Many pregnant women work while having to juggle attending multiple appointments at different times with different health care professionals. Often, it’s not convenient or practical. This can be aggravated by large travelling distances, inadequate or no independent means of transportation, or needing to rest to avoid preterm delivery. In order to address these barriers, MTHer was developed in partnership with clinicians and consumers. The aim is not only to offer support to the women, but also to improve multidisciplinary care co-ordination and decrease the number of unnecessary ante-natal GDM clinic visits. 

Why is it so important to talk about the research and let people know about it? 

MTHer can provide access to health care in remote communities that currently lack access to these services. I believe that the MTHer system has the potential to significantly benefit pregnant women with diabetes, the staff caring for these women, and ultimately health care systems through enabling clinicians to provide more timely interventions when appropriate and reducing unnecessary visits to GDM antenatal clinics.

What does being chosen as a finalist for mean to you? 

The award is an acknowledgement of our dedicated team and collaborators. Without their creativity and commitment, we would not have been able to achieve our collective goals. 

What would you like to say to your primary nominator for acknowledging your work? 

I would like to acknowledge David Hansen and my team. I am fortunate to work with such talented individuals, and I thank each one of you. Together, we have proven that teamwork and collaboration can yield remarkable results. 

More on M♡THer

Dr Varnfield pioneered the creation and implementation of the M♡THer app. With over 6000 women having used the app in Australian hospitals, M♡THer has catalysed a revolutionary transformation of gestational diabetes management within Australian hospital and health services, mitigating the burden on women with GDM.

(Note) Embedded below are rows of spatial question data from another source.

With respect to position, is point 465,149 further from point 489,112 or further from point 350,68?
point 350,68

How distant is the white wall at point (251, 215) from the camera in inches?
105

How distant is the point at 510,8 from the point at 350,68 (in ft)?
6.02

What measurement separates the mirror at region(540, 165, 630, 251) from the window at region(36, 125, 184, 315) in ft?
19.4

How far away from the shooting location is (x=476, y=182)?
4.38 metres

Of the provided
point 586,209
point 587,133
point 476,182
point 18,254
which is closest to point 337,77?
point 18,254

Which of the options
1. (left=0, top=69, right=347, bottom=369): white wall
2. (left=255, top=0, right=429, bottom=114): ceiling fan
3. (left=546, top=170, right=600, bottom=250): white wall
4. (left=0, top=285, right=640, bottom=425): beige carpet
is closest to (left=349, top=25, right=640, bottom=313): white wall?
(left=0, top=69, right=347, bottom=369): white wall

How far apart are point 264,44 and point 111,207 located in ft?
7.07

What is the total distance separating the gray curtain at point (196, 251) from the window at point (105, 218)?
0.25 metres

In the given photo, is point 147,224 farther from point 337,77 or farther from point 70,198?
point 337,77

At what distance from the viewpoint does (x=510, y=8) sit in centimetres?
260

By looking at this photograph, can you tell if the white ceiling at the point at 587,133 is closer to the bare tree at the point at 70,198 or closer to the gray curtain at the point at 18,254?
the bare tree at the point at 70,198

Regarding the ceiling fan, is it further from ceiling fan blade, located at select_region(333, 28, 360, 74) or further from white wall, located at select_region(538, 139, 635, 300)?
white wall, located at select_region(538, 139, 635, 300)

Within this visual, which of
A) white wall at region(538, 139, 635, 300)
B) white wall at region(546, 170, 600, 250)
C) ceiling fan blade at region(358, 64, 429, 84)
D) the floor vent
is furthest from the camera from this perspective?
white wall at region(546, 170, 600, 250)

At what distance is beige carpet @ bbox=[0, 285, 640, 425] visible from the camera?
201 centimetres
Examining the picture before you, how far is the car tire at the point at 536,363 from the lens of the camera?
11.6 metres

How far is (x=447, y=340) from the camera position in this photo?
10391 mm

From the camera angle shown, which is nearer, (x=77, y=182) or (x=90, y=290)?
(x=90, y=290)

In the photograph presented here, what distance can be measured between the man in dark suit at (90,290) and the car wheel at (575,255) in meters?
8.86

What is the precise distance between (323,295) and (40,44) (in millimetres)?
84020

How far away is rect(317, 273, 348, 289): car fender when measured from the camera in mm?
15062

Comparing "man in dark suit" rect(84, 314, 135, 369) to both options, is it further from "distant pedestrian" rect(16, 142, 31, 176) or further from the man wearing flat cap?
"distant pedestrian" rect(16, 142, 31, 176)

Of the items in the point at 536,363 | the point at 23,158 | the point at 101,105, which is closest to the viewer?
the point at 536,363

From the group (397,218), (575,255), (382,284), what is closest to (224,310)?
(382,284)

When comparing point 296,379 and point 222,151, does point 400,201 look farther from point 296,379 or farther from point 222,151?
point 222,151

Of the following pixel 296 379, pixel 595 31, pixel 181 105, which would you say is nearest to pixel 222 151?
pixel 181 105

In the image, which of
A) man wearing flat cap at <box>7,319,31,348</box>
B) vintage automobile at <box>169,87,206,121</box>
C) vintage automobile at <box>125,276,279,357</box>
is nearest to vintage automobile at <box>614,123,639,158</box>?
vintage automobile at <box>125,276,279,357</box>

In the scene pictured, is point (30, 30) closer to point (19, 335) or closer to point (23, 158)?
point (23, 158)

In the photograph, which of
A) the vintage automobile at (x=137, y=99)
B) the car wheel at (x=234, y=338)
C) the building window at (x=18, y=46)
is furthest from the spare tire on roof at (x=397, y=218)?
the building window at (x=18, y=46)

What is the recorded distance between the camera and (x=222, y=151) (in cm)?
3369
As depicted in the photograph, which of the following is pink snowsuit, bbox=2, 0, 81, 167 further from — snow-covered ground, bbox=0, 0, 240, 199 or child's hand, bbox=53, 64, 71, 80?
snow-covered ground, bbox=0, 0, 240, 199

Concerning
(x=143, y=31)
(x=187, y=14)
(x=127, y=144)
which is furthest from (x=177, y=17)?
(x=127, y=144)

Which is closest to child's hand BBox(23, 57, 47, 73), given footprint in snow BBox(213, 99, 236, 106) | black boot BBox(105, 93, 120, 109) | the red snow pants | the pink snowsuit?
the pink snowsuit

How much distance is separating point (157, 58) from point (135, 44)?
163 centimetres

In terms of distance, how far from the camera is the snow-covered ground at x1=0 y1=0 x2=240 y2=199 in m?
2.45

The traditional approach to management of GDM has been resource intensive, requiring the careful monitoring and stabilisation of blood glucose levels (BGLs) and weekly to fortnightly in-person appointments.

The M♡THer platform is an agile solution to this problem and has been developed to exist within current clinical workflows.

The patient-facing smartphone app enables capture of blood glucose levels (BGLs) and other health measures (inc. weight, blood pressure, stress, sleep, symptoms). It delivers motivational notifications, provides educational multimedia content, and links to education regarding management, providing women with at-hand GDM support.

A secure web based clinical portal enables healthcare practitioners from different disciplines to assess their patient’s progress and provide early intervention when needed. Each patient user has their own profile compiled through the clinician portal to ensure that the app and GDM management experience is individualised.

The novel smartphone- and Internet-based interactive system uses metadata to define the data types within the platform. The user interface is generated from the metadata so new data types can easily be added and custom datatypes can be defined by the users. This makes the platform adaptable for other disease states that require close monitoring. Through collaboration, Dr Varnfield has facilitated multiple adaptations including platforms for the management of cardiovascular disease, chronic kidney disease, severe mental illness, and cancer-care survivorship.

Making a difference

To date the platform has been tested with 5 Australian hospitals of varying sizes.

Users reported the app is user-friendly, convenient, and helpful in managing their GDM. Clinicians report improved communication with patients and increased multi-disciplinary coordination among themselves.

The platform also enables economic savings for health services and patients. Cost savings for patients are estimated to be considerable ($566.56 per patient) after accounting for lost wages, childcare, and travel expenses avoided.

The successful adoption of the platform and its potential for more efficient resource distribution has seen Queensland’s largest maternity hospital, the Mater Mothers Hospital, amongst others, adopt the digital health approach.